In an alternative embodiment, endpoint detection is accomplished by a comparison between a reference spectrum and the gathered reflectance spectrum. The reference spectrum is obtained by polishing a wafer to the process of record polish time and conditions while collecting the reflectance spectra vs. time from the wafer. A reflectance spectrum at a selected time just prior to the full polish time is then selected as the reference spectrum. One or more wafers may be used to establish the reference spectrum.
For wafers with a metal film to be polished, the reference time and corresponding reference spectrum are typically selected at a time that corresponds to stable polishing of the metal film before the onset of clearing of the metal film occurs. When clearing occurs, the reflected spectrum will be substantially different from the reference spectrum taken during the metal phase. In effect, for polishing of metal films, the method answers the question of when is the spectrum not like the metal reference spectrum. Since the metal film reflectance spectrum is quite similar from wafer to wafer, the reference spectrum may be taken from a reference wafer, or it may be taken each time a wafer is polished from the wafer itself, during the metal polishing phase before any clearing takes place.
Also please note that if it is desired to generate an endpoint on a barrier film between the metal film and a dielectric layer, the reference spectrum may be taken from the barrier layer with the appropriate reference wafer.
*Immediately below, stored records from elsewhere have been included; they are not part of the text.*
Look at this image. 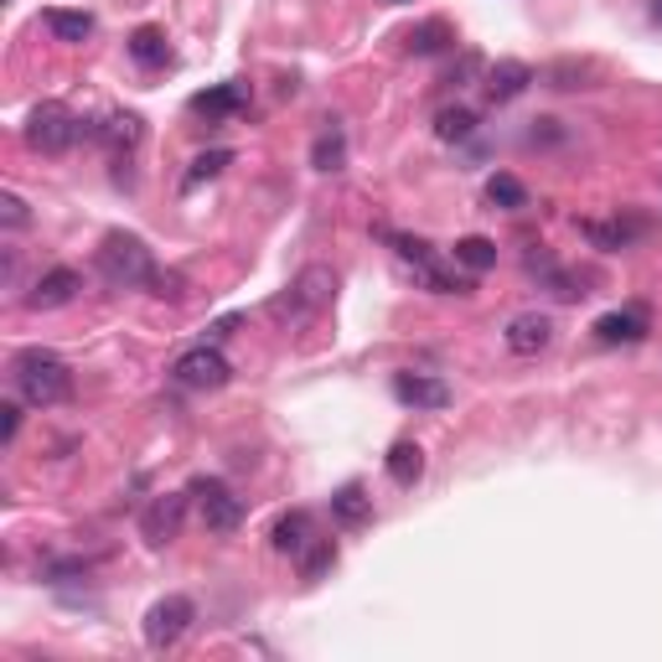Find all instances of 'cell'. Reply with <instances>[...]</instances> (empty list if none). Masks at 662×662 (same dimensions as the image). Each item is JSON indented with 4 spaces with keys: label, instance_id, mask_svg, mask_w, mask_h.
I'll return each instance as SVG.
<instances>
[{
    "label": "cell",
    "instance_id": "5bb4252c",
    "mask_svg": "<svg viewBox=\"0 0 662 662\" xmlns=\"http://www.w3.org/2000/svg\"><path fill=\"white\" fill-rule=\"evenodd\" d=\"M528 84H533V68H528V63H518V57H502V63L487 73V99L508 104V99H518Z\"/></svg>",
    "mask_w": 662,
    "mask_h": 662
},
{
    "label": "cell",
    "instance_id": "83f0119b",
    "mask_svg": "<svg viewBox=\"0 0 662 662\" xmlns=\"http://www.w3.org/2000/svg\"><path fill=\"white\" fill-rule=\"evenodd\" d=\"M223 166H234V151H203L197 161H192V171H187V192L203 187V182H213Z\"/></svg>",
    "mask_w": 662,
    "mask_h": 662
},
{
    "label": "cell",
    "instance_id": "8992f818",
    "mask_svg": "<svg viewBox=\"0 0 662 662\" xmlns=\"http://www.w3.org/2000/svg\"><path fill=\"white\" fill-rule=\"evenodd\" d=\"M332 290H337V280H332V270L326 264H306V270L295 274V285H290V295H280L274 301V316H311V311H322L326 301H332Z\"/></svg>",
    "mask_w": 662,
    "mask_h": 662
},
{
    "label": "cell",
    "instance_id": "e575fe53",
    "mask_svg": "<svg viewBox=\"0 0 662 662\" xmlns=\"http://www.w3.org/2000/svg\"><path fill=\"white\" fill-rule=\"evenodd\" d=\"M389 6H404V0H389Z\"/></svg>",
    "mask_w": 662,
    "mask_h": 662
},
{
    "label": "cell",
    "instance_id": "ba28073f",
    "mask_svg": "<svg viewBox=\"0 0 662 662\" xmlns=\"http://www.w3.org/2000/svg\"><path fill=\"white\" fill-rule=\"evenodd\" d=\"M187 497L192 492H166V497H151V508L140 512V539L145 544H171L176 533H182V523H187Z\"/></svg>",
    "mask_w": 662,
    "mask_h": 662
},
{
    "label": "cell",
    "instance_id": "9c48e42d",
    "mask_svg": "<svg viewBox=\"0 0 662 662\" xmlns=\"http://www.w3.org/2000/svg\"><path fill=\"white\" fill-rule=\"evenodd\" d=\"M590 332L600 347H631V341H642L652 332V316H647V306H621V311H606Z\"/></svg>",
    "mask_w": 662,
    "mask_h": 662
},
{
    "label": "cell",
    "instance_id": "1f68e13d",
    "mask_svg": "<svg viewBox=\"0 0 662 662\" xmlns=\"http://www.w3.org/2000/svg\"><path fill=\"white\" fill-rule=\"evenodd\" d=\"M17 435H21V404H0V441L17 445Z\"/></svg>",
    "mask_w": 662,
    "mask_h": 662
},
{
    "label": "cell",
    "instance_id": "5b68a950",
    "mask_svg": "<svg viewBox=\"0 0 662 662\" xmlns=\"http://www.w3.org/2000/svg\"><path fill=\"white\" fill-rule=\"evenodd\" d=\"M187 492L197 497V508H203L207 533H238V528H243V502L223 487L218 476H197Z\"/></svg>",
    "mask_w": 662,
    "mask_h": 662
},
{
    "label": "cell",
    "instance_id": "d6986e66",
    "mask_svg": "<svg viewBox=\"0 0 662 662\" xmlns=\"http://www.w3.org/2000/svg\"><path fill=\"white\" fill-rule=\"evenodd\" d=\"M243 104H249V88L243 84H218V88H207V94H197L192 109L207 115V119H228V115H238Z\"/></svg>",
    "mask_w": 662,
    "mask_h": 662
},
{
    "label": "cell",
    "instance_id": "ac0fdd59",
    "mask_svg": "<svg viewBox=\"0 0 662 662\" xmlns=\"http://www.w3.org/2000/svg\"><path fill=\"white\" fill-rule=\"evenodd\" d=\"M130 57H135L145 73L171 68V42H166V32H155V26H140V32H130Z\"/></svg>",
    "mask_w": 662,
    "mask_h": 662
},
{
    "label": "cell",
    "instance_id": "ffe728a7",
    "mask_svg": "<svg viewBox=\"0 0 662 662\" xmlns=\"http://www.w3.org/2000/svg\"><path fill=\"white\" fill-rule=\"evenodd\" d=\"M140 135H145V124H140V115H109L104 124H94V140H104L109 151H135Z\"/></svg>",
    "mask_w": 662,
    "mask_h": 662
},
{
    "label": "cell",
    "instance_id": "e0dca14e",
    "mask_svg": "<svg viewBox=\"0 0 662 662\" xmlns=\"http://www.w3.org/2000/svg\"><path fill=\"white\" fill-rule=\"evenodd\" d=\"M42 21H47V32L57 36V42H68V47H78V42H88V36H94V17H88V11L52 6V11H42Z\"/></svg>",
    "mask_w": 662,
    "mask_h": 662
},
{
    "label": "cell",
    "instance_id": "836d02e7",
    "mask_svg": "<svg viewBox=\"0 0 662 662\" xmlns=\"http://www.w3.org/2000/svg\"><path fill=\"white\" fill-rule=\"evenodd\" d=\"M647 17H652V26H662V0H647Z\"/></svg>",
    "mask_w": 662,
    "mask_h": 662
},
{
    "label": "cell",
    "instance_id": "8fae6325",
    "mask_svg": "<svg viewBox=\"0 0 662 662\" xmlns=\"http://www.w3.org/2000/svg\"><path fill=\"white\" fill-rule=\"evenodd\" d=\"M502 341H508V352H518V357H539L549 341H554V316H544V311H523V316H512L508 322Z\"/></svg>",
    "mask_w": 662,
    "mask_h": 662
},
{
    "label": "cell",
    "instance_id": "4dcf8cb0",
    "mask_svg": "<svg viewBox=\"0 0 662 662\" xmlns=\"http://www.w3.org/2000/svg\"><path fill=\"white\" fill-rule=\"evenodd\" d=\"M564 130L560 119H533V130H528V145H560Z\"/></svg>",
    "mask_w": 662,
    "mask_h": 662
},
{
    "label": "cell",
    "instance_id": "3957f363",
    "mask_svg": "<svg viewBox=\"0 0 662 662\" xmlns=\"http://www.w3.org/2000/svg\"><path fill=\"white\" fill-rule=\"evenodd\" d=\"M192 621H197V606H192L187 595H161L145 611V621H140V637H145L151 652H171L192 631Z\"/></svg>",
    "mask_w": 662,
    "mask_h": 662
},
{
    "label": "cell",
    "instance_id": "d4e9b609",
    "mask_svg": "<svg viewBox=\"0 0 662 662\" xmlns=\"http://www.w3.org/2000/svg\"><path fill=\"white\" fill-rule=\"evenodd\" d=\"M487 203L502 213H518V207H528V187L508 171H497V176H487Z\"/></svg>",
    "mask_w": 662,
    "mask_h": 662
},
{
    "label": "cell",
    "instance_id": "7c38bea8",
    "mask_svg": "<svg viewBox=\"0 0 662 662\" xmlns=\"http://www.w3.org/2000/svg\"><path fill=\"white\" fill-rule=\"evenodd\" d=\"M78 290H84V274L73 270V264H52V270L32 285L26 306H32V311H57V306H68Z\"/></svg>",
    "mask_w": 662,
    "mask_h": 662
},
{
    "label": "cell",
    "instance_id": "9a60e30c",
    "mask_svg": "<svg viewBox=\"0 0 662 662\" xmlns=\"http://www.w3.org/2000/svg\"><path fill=\"white\" fill-rule=\"evenodd\" d=\"M332 518H337L341 528H362L373 518V497L362 492V481H347V487L332 492Z\"/></svg>",
    "mask_w": 662,
    "mask_h": 662
},
{
    "label": "cell",
    "instance_id": "d6a6232c",
    "mask_svg": "<svg viewBox=\"0 0 662 662\" xmlns=\"http://www.w3.org/2000/svg\"><path fill=\"white\" fill-rule=\"evenodd\" d=\"M238 322H243V316H223V322H213V326H207V337H213V341H218V337H228V332H234Z\"/></svg>",
    "mask_w": 662,
    "mask_h": 662
},
{
    "label": "cell",
    "instance_id": "30bf717a",
    "mask_svg": "<svg viewBox=\"0 0 662 662\" xmlns=\"http://www.w3.org/2000/svg\"><path fill=\"white\" fill-rule=\"evenodd\" d=\"M311 544H316V518H311L306 508H290V512H280V518H274V528H270V549H274V554L301 560Z\"/></svg>",
    "mask_w": 662,
    "mask_h": 662
},
{
    "label": "cell",
    "instance_id": "4fadbf2b",
    "mask_svg": "<svg viewBox=\"0 0 662 662\" xmlns=\"http://www.w3.org/2000/svg\"><path fill=\"white\" fill-rule=\"evenodd\" d=\"M393 399L404 409H445L451 404V383L435 373H393Z\"/></svg>",
    "mask_w": 662,
    "mask_h": 662
},
{
    "label": "cell",
    "instance_id": "6da1fadb",
    "mask_svg": "<svg viewBox=\"0 0 662 662\" xmlns=\"http://www.w3.org/2000/svg\"><path fill=\"white\" fill-rule=\"evenodd\" d=\"M11 383H17V393L32 409H52L73 393L68 362L57 352H47V347H26V352L11 357Z\"/></svg>",
    "mask_w": 662,
    "mask_h": 662
},
{
    "label": "cell",
    "instance_id": "cb8c5ba5",
    "mask_svg": "<svg viewBox=\"0 0 662 662\" xmlns=\"http://www.w3.org/2000/svg\"><path fill=\"white\" fill-rule=\"evenodd\" d=\"M451 42H456V32H451L445 21H420V26L409 32V52H414V57H435V52H445Z\"/></svg>",
    "mask_w": 662,
    "mask_h": 662
},
{
    "label": "cell",
    "instance_id": "484cf974",
    "mask_svg": "<svg viewBox=\"0 0 662 662\" xmlns=\"http://www.w3.org/2000/svg\"><path fill=\"white\" fill-rule=\"evenodd\" d=\"M332 564H337V544H332V539H316V544L301 554V579H311V585H316V579H322Z\"/></svg>",
    "mask_w": 662,
    "mask_h": 662
},
{
    "label": "cell",
    "instance_id": "f1b7e54d",
    "mask_svg": "<svg viewBox=\"0 0 662 662\" xmlns=\"http://www.w3.org/2000/svg\"><path fill=\"white\" fill-rule=\"evenodd\" d=\"M471 130H476V115L471 109H460V104L456 109H441V119H435V135L441 140H466Z\"/></svg>",
    "mask_w": 662,
    "mask_h": 662
},
{
    "label": "cell",
    "instance_id": "277c9868",
    "mask_svg": "<svg viewBox=\"0 0 662 662\" xmlns=\"http://www.w3.org/2000/svg\"><path fill=\"white\" fill-rule=\"evenodd\" d=\"M78 135H84V119L68 115L63 104H36L32 119H26V145L42 155H63Z\"/></svg>",
    "mask_w": 662,
    "mask_h": 662
},
{
    "label": "cell",
    "instance_id": "52a82bcc",
    "mask_svg": "<svg viewBox=\"0 0 662 662\" xmlns=\"http://www.w3.org/2000/svg\"><path fill=\"white\" fill-rule=\"evenodd\" d=\"M171 378L182 383V389H223L228 378H234V362L218 352V347H192V352L176 357V368H171Z\"/></svg>",
    "mask_w": 662,
    "mask_h": 662
},
{
    "label": "cell",
    "instance_id": "2e32d148",
    "mask_svg": "<svg viewBox=\"0 0 662 662\" xmlns=\"http://www.w3.org/2000/svg\"><path fill=\"white\" fill-rule=\"evenodd\" d=\"M383 466H389V476H393V487H420L425 481V451L414 441H399L383 456Z\"/></svg>",
    "mask_w": 662,
    "mask_h": 662
},
{
    "label": "cell",
    "instance_id": "603a6c76",
    "mask_svg": "<svg viewBox=\"0 0 662 662\" xmlns=\"http://www.w3.org/2000/svg\"><path fill=\"white\" fill-rule=\"evenodd\" d=\"M311 166L316 171H341L347 166V135H341L337 119H332V130L316 135V145H311Z\"/></svg>",
    "mask_w": 662,
    "mask_h": 662
},
{
    "label": "cell",
    "instance_id": "7a4b0ae2",
    "mask_svg": "<svg viewBox=\"0 0 662 662\" xmlns=\"http://www.w3.org/2000/svg\"><path fill=\"white\" fill-rule=\"evenodd\" d=\"M94 264H99L104 285H115V290H140L155 280V259L135 234H104Z\"/></svg>",
    "mask_w": 662,
    "mask_h": 662
},
{
    "label": "cell",
    "instance_id": "7402d4cb",
    "mask_svg": "<svg viewBox=\"0 0 662 662\" xmlns=\"http://www.w3.org/2000/svg\"><path fill=\"white\" fill-rule=\"evenodd\" d=\"M456 264L460 270H471V274H487L497 264V243L492 238H481V234H466V238H456Z\"/></svg>",
    "mask_w": 662,
    "mask_h": 662
},
{
    "label": "cell",
    "instance_id": "44dd1931",
    "mask_svg": "<svg viewBox=\"0 0 662 662\" xmlns=\"http://www.w3.org/2000/svg\"><path fill=\"white\" fill-rule=\"evenodd\" d=\"M579 234L590 238L595 249H606V254H616V249H631V238L642 234V223H579Z\"/></svg>",
    "mask_w": 662,
    "mask_h": 662
},
{
    "label": "cell",
    "instance_id": "4316f807",
    "mask_svg": "<svg viewBox=\"0 0 662 662\" xmlns=\"http://www.w3.org/2000/svg\"><path fill=\"white\" fill-rule=\"evenodd\" d=\"M393 243V254L404 259V264H414V270H425V264H435V249H430L425 238H409V234H383Z\"/></svg>",
    "mask_w": 662,
    "mask_h": 662
},
{
    "label": "cell",
    "instance_id": "f546056e",
    "mask_svg": "<svg viewBox=\"0 0 662 662\" xmlns=\"http://www.w3.org/2000/svg\"><path fill=\"white\" fill-rule=\"evenodd\" d=\"M0 218H6V228H26L32 213H26V203H21L17 192H6V197H0Z\"/></svg>",
    "mask_w": 662,
    "mask_h": 662
}]
</instances>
For dielectric film wafers, where the film reflectance changes during polishing, it is preferred to take a reference spectrum near the desired end point from a reference wafer. If it is desirable to know when, for example, half of the dielectric layer has been removed, a reference spectrum should be taken from the reference wafer that corresponds to half of the film being removed. The selection of the reference spectrum corresponds to the desired information from the film being polished.
Production wafers are then polished and the reflectance spectrum is continuously gathered. A comparison is made between the reference spectrum and the reflectance spectrum. In the case of polishing dielectric layers, when the difference between the reflectance spectrum and the reference spectrum is below a predetermined threshold, then the endpoint has been reached. In the case of polishing metal layers, when the difference between the reflectance spectrum and the reference spectrum is greater than a predetermined threshold, then the endpoint has been reached.